I know a talented artist who refuses to sell his paintings for less than he values the hours spent rendering them. His work is vibrant and arresting, but he doesn’t sell many paintings, which frustrates him greatly. I know very little about marketing artwork, but I do know that his pricing rationale is foolish. For one thing, the hours expended on a particular work are a sunk cost that he should forget if he wants to sell. And he doesn’t know this, but his opinion on pricing is an implication of Karl Marx’s labor theory of value, the flawed proposition that all value derives from the labor necessary to produce it.

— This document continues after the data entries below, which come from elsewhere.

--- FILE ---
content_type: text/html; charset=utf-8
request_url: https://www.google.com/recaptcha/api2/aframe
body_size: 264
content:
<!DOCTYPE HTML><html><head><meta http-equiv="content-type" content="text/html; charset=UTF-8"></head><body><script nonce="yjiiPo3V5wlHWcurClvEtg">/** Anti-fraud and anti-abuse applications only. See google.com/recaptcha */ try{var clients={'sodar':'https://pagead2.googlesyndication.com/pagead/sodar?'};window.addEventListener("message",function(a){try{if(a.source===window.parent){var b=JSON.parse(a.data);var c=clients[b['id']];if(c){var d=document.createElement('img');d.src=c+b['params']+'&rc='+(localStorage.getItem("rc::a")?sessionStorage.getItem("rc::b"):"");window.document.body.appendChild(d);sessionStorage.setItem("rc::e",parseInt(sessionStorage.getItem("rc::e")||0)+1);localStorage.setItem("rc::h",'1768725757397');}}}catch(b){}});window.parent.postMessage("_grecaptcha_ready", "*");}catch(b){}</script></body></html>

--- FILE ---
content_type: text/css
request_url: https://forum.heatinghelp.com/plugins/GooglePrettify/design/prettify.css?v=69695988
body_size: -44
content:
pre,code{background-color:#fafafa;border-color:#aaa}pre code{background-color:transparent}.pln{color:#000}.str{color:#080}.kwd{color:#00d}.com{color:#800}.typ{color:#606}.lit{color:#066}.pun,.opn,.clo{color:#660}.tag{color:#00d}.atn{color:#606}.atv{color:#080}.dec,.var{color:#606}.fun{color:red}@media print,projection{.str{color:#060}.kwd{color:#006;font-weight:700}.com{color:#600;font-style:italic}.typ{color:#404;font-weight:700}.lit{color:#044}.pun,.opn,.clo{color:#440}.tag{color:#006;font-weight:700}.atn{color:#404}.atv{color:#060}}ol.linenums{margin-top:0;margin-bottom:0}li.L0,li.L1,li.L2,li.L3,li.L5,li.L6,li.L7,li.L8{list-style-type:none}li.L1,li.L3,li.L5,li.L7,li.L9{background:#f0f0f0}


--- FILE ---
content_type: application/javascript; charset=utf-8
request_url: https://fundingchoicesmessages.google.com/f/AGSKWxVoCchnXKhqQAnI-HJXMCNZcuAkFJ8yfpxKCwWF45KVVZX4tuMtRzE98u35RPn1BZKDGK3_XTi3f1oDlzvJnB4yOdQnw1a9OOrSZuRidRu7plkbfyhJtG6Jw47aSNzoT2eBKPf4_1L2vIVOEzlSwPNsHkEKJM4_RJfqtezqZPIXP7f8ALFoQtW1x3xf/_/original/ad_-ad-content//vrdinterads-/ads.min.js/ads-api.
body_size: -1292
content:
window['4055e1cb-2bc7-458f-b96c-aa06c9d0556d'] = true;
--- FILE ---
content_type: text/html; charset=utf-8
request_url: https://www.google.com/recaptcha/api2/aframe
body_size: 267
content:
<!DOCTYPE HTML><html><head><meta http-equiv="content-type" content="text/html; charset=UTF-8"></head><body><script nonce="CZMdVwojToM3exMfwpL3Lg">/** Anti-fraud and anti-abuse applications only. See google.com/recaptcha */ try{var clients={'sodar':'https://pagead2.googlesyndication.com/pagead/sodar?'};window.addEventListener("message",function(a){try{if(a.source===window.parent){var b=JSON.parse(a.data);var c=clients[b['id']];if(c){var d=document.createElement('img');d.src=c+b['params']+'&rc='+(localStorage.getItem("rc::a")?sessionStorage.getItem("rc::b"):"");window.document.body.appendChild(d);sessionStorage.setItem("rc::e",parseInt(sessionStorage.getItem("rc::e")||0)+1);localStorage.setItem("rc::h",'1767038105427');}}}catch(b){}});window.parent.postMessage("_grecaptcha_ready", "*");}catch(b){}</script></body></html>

Of course, value is in the eye of the beholder. In any potential exchange, value is determined in the first instance by the subjective assessment of a prospective buyer. Their willingness to pay is based on the enjoyment or utility they expect to gain from the transaction. There is no deal if the seller is unwilling to trade at that price; no one benefits unless the seller is thrilled to do the work without compensation, happy to consume or enjoy their own output, or gratified to simply hold it in inventory. My artist friend isn’t happy with that outcome, but his valuation has not passed a market test. Exactly where is the economic value of his labor? This is a cruel reality to those who scrape by in pursuits that often fail market tests, but it’s a reality that allows resources to be guided into uses that are most highly-valued and that satisfy wants most effectively.
It is surprising to me that the labor theory of value is so thoroughly embedded in the public’s thinking. Ryan McMaken at Mises Wire addresses this point in “Nobody Cares How Hard You Work“. Employers and employees often mistake hours worked and even effort for economic value. Working hard is thought to be admirable, but it is not always consistent with value creation:
“… too many workplaces still subtly communicate to employees the idea that intense effort, usually in the form of long hours, is the best route to a promotion. In fact, though, if you can do your job brilliantly and still leave at 3 p.m. each day, a really good boss shouldn’t object. And by the same token, you shouldn’t cite all the effort you put in when making your case for a raise. Why should a results-focused boss even care?“
At Liberty.me, Michael Bunch’s “A Misunderstanding of Labor and Value” offers some excellent quotes on the distinction, including this from Carl Menger:
“Value is a judgment economizing men make about the importance of the goods at their disposal for the maintenance of their lives and well-being. Hence value does not exist outside the consciousness of men.“
Ignoring the contribution of existing capital to production is an obvious error made by proponents of the labor theory of value, who argue that all value creation should be returned to labor as a reward. Bunch quotes Frederic Bastiat on this topic:
“Without these things [i.e., capital], the labor of man would be unproductive, and almost void; yet these very things have required much work, especially at first. This is the reason that so much value has been attached to the possession of them, and also that it is perfectly lawful to exchange and to sell them, to make a profit of them if used, to gain remuneration from them if lent.“
Yes, capital is man-made wealth, and labor plays an obvious role in its creation. Once extant, however, capital is a productive asset that enhances the productivity of labor as well. As property, its owners must be rewarded at least its marginal product, just as labor must be rewarded at least its marginal product. If the total product is deemed of sufficient value by buyers, then the activity will continue to the benefit of all concerned.
Bunch’s real intent is a bit off-topic: he seeks to refute the notion that patriarchy in the U.S. is active in assigning under-compensated roles to women. I’m not convinced that it’s necessary to debunk the labor theory of value to make that point.
Is the labor theory of value irrational? Yes! Behavioral economists agree, as the links above point out. There are certainly times when the theory drives the subjective market valuations of buyers. Some behavioral economists use this as a rationale for government intrusion, but there is every reason to believe that an external authority would produce more distorted valuations and allocate resources less efficiently than the flawed market participants. And after all, in a free society, it is not incumbent on an authority to second guess private decisions. A good outcome is whatever floats your boat.